- _Work to be completed_
Rewrite the rows from the start through the line containing "cracked asphalt [1, 128, 640, 480]" as a two-column CSV with the headers row_text and labeled_boxes, one line per row. Put each row's text and its answer in their own quoted fields, with line breaks replaced by spaces.

Rows for bounding box labeling
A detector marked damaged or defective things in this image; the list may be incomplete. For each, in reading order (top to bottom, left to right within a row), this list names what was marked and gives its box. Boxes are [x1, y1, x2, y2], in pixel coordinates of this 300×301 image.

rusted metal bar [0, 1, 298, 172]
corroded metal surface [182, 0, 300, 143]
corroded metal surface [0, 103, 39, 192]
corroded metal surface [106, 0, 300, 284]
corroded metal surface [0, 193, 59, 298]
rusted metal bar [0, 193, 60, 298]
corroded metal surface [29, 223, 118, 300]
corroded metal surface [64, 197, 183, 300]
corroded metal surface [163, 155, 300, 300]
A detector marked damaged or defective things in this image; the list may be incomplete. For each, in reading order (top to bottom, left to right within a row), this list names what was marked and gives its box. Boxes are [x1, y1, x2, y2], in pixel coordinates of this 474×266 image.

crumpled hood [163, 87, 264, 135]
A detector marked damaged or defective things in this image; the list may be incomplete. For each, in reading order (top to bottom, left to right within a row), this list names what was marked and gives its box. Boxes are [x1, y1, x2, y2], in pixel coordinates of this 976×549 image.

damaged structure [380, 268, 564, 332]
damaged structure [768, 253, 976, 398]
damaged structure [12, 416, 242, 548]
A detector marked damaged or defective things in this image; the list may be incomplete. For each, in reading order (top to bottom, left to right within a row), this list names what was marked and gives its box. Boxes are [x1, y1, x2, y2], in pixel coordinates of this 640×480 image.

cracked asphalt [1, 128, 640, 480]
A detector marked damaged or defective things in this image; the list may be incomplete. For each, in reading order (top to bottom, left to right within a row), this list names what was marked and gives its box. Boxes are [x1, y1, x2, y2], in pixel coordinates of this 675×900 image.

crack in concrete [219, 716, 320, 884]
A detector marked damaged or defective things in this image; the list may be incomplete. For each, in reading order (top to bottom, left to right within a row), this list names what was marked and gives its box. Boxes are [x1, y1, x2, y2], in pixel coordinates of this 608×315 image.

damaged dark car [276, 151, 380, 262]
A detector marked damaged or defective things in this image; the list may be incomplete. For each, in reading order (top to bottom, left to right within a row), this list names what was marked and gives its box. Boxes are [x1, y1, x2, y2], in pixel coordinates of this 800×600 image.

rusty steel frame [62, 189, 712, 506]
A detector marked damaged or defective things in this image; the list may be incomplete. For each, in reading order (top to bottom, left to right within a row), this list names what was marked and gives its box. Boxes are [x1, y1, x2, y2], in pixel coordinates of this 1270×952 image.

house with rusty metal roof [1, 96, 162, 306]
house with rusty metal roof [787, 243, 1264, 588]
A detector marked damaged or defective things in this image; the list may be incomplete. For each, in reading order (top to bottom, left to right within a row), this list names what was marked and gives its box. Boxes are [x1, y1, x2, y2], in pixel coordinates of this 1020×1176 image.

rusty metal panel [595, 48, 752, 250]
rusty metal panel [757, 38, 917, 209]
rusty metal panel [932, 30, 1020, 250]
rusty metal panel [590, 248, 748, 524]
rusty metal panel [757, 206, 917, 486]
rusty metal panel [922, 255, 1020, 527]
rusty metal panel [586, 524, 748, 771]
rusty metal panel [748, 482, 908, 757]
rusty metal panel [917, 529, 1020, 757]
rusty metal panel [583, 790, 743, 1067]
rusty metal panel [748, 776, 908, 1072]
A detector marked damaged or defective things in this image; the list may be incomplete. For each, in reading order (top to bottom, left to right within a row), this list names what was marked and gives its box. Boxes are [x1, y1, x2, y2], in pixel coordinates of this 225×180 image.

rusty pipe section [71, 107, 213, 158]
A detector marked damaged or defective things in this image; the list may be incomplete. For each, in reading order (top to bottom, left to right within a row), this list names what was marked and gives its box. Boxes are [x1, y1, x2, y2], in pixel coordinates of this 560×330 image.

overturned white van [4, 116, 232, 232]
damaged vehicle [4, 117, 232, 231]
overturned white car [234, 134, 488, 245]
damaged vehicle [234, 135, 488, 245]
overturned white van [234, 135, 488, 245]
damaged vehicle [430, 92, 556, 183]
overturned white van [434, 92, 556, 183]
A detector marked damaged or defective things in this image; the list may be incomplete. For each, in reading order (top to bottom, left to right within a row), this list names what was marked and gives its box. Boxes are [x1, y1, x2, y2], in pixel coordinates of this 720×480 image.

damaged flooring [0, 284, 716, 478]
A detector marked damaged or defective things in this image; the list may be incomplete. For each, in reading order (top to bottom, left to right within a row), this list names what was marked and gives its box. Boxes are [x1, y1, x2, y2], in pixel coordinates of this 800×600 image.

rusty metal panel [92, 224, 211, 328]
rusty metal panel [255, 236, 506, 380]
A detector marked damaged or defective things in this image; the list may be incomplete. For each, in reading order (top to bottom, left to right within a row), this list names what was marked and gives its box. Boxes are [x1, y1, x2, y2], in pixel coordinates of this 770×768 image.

- _Answer to this problem_
row_text,labeled_boxes
"A detector marked damaged or defective things in this image; the list may be incomplete. For each, in reading order (top to bottom, left to right within a row), this list names what was marked and gives its box. Boxes are [x1, y1, x2, y2], in pixel coordinates of this 300×301 image.","rusted metal bar [0, 1, 298, 172] corroded metal surface [182, 0, 300, 143] corroded metal surface [0, 103, 39, 192] corroded metal surface [106, 0, 300, 284] corroded metal surface [0, 193, 59, 298] rusted metal bar [0, 193, 60, 298] corroded metal surface [29, 223, 118, 300] corroded metal surface [64, 197, 183, 300] corroded metal surface [163, 155, 300, 300]"
"A detector marked damaged or defective things in this image; the list may be incomplete. For each, in reading order (top to bottom, left to right within a row), this list names what was marked and gives its box. Boxes are [x1, y1, x2, y2], in pixel coordinates of this 474×266 image.","crumpled hood [163, 87, 264, 135]"
"A detector marked damaged or defective things in this image; the list may be incomplete. For each, in reading order (top to bottom, left to right within a row), this list names what was marked and gives its box. Boxes are [x1, y1, x2, y2], in pixel coordinates of this 976×549 image.","damaged structure [380, 268, 564, 332] damaged structure [768, 253, 976, 398] damaged structure [12, 416, 242, 548]"
"A detector marked damaged or defective things in this image; the list may be incomplete. For each, in reading order (top to bottom, left to right within a row), this list names what was marked and gives its box. Boxes are [x1, y1, x2, y2], in pixel coordinates of this 640×480 image.","cracked asphalt [1, 128, 640, 480]"